Gareth Duke

Personal information
- Full name: Gareth Andrew Duke
- Nationality: Welsh
- Born: 18 June 1986 (age 40) Cwmbran, Wales
- Height: 1.40 m (4 ft 7 in)
- Weight: 60 kg (132 lb)

Sport
- Sport: Swimming
- Strokes: Freestyle, breaststroke
- Coach: Billy Pye

Medal record
| Event | 1st | 2nd | 3rd |
| Paralympic Games | 1 | 1 | 1 |
| World Championships | 1 | 1 | 3 |
| European Championships | 0 | 0 | 0 |
Swimming
Representing United Kingdom
Paralympic Games
| Gold medal – first place | 2004 Athens | 100m breastroke - SB6 |
| Silver medal – second place | 2008 Beijing | 100 metre breastroke - SB6 |
| Bronze medal – third place | 2008 Beijing | 4x50m freestyle relay - 20pts |
IPC World Championships
| Gold medal – first place | 2006 Durban | 100m breaststroke - SB6 |
| Silver medal – second place | 2002 Mar del Plata | 100m breaststroke - SB5 |
| Bronze medal – third place | 2002 Mar del Plata | 4x50m Freestyle Relay 20 Pts |
| Bronze medal – third place | 2006 Durban | 200m medley - SM6 |
| Bronze medal – third place | 2006 Durban | 4x50m Freestyle Medley 20 Pts |

= Gareth Duke =

British Paralympic swimmer (born 1986)

Gareth Andrew Duke (born 18 June 1986) is a former Paralympic swimmer from Great Britain competing in S6 classification events. Duke attended two Summer Paralympic Games winning gold in the 2004 Summer Paralympics in Athens. Duke has represented Britain at two IPC Swimming World Championships and has also held world records in several events.
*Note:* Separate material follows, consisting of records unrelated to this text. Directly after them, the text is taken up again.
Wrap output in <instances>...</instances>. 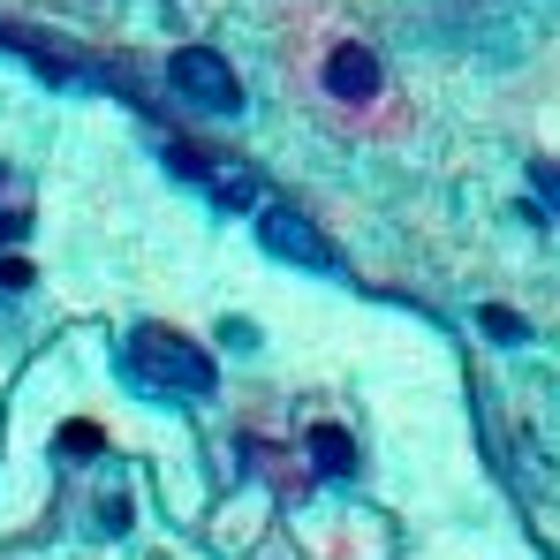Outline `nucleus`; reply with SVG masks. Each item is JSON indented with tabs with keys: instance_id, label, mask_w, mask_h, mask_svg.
I'll return each mask as SVG.
<instances>
[{
	"instance_id": "1",
	"label": "nucleus",
	"mask_w": 560,
	"mask_h": 560,
	"mask_svg": "<svg viewBox=\"0 0 560 560\" xmlns=\"http://www.w3.org/2000/svg\"><path fill=\"white\" fill-rule=\"evenodd\" d=\"M129 372L144 378L152 394H212V357L197 349V341H183V334H167V326H137L129 334Z\"/></svg>"
},
{
	"instance_id": "2",
	"label": "nucleus",
	"mask_w": 560,
	"mask_h": 560,
	"mask_svg": "<svg viewBox=\"0 0 560 560\" xmlns=\"http://www.w3.org/2000/svg\"><path fill=\"white\" fill-rule=\"evenodd\" d=\"M167 77H175V92H183L189 106H205V114H235V106H243V84L228 77V61H220L212 46H183Z\"/></svg>"
},
{
	"instance_id": "3",
	"label": "nucleus",
	"mask_w": 560,
	"mask_h": 560,
	"mask_svg": "<svg viewBox=\"0 0 560 560\" xmlns=\"http://www.w3.org/2000/svg\"><path fill=\"white\" fill-rule=\"evenodd\" d=\"M258 243H266L273 258H288V266H326V258H334L303 212H266V220H258Z\"/></svg>"
},
{
	"instance_id": "4",
	"label": "nucleus",
	"mask_w": 560,
	"mask_h": 560,
	"mask_svg": "<svg viewBox=\"0 0 560 560\" xmlns=\"http://www.w3.org/2000/svg\"><path fill=\"white\" fill-rule=\"evenodd\" d=\"M326 92L349 98V106L378 98V54H364V46H341V54L326 61Z\"/></svg>"
},
{
	"instance_id": "5",
	"label": "nucleus",
	"mask_w": 560,
	"mask_h": 560,
	"mask_svg": "<svg viewBox=\"0 0 560 560\" xmlns=\"http://www.w3.org/2000/svg\"><path fill=\"white\" fill-rule=\"evenodd\" d=\"M311 463L326 469V477H349V469H357V440H349L341 424H318V432H311Z\"/></svg>"
},
{
	"instance_id": "6",
	"label": "nucleus",
	"mask_w": 560,
	"mask_h": 560,
	"mask_svg": "<svg viewBox=\"0 0 560 560\" xmlns=\"http://www.w3.org/2000/svg\"><path fill=\"white\" fill-rule=\"evenodd\" d=\"M485 326H492L500 341H523V334H530V326H523V318H508V311H485Z\"/></svg>"
},
{
	"instance_id": "7",
	"label": "nucleus",
	"mask_w": 560,
	"mask_h": 560,
	"mask_svg": "<svg viewBox=\"0 0 560 560\" xmlns=\"http://www.w3.org/2000/svg\"><path fill=\"white\" fill-rule=\"evenodd\" d=\"M61 447H69V455H98V432H92V424H69V440H61Z\"/></svg>"
},
{
	"instance_id": "8",
	"label": "nucleus",
	"mask_w": 560,
	"mask_h": 560,
	"mask_svg": "<svg viewBox=\"0 0 560 560\" xmlns=\"http://www.w3.org/2000/svg\"><path fill=\"white\" fill-rule=\"evenodd\" d=\"M530 183H538V189H546V197L560 205V167H546V160H538V167H530Z\"/></svg>"
}]
</instances>
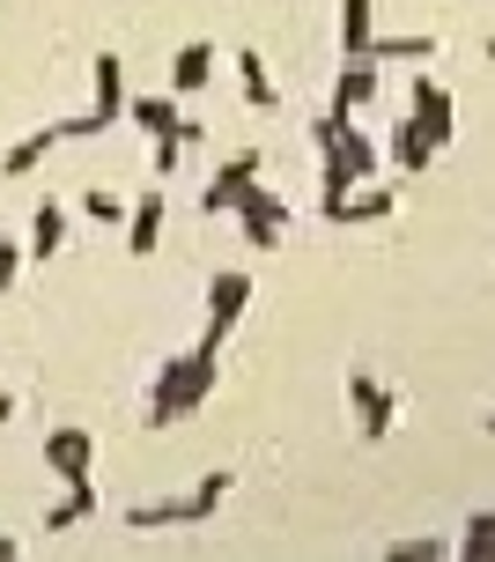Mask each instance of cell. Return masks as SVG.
Returning <instances> with one entry per match:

He is the cousin of para-athlete Kyron Duke.

==Personal history==
Duke was born on 18 June 1986 in Cwmbran, South Wales. As well as having achondroplasia, Duke was born with Alport syndrome, a kidney disease, and suffers from reducing hearing and asthma. After suffering kidney failure he received a donor kidney in 2006 from his father, but when this failed Duke was forced to go on dialysis. He underwent another kidney transplant in 2010, receiving a kidney from his uncle, however the organ failed after about 16 months in July 2011, resulting in Duke retiring from swimming. Gareth Duke passed away on 19/06/2026 as a result of Chronic Kidney Disease.

==Personal life ==
In December 2025, Duke was sentenced to six months in prison, suspended for 18 months, after engaging in online sexual activity with a child.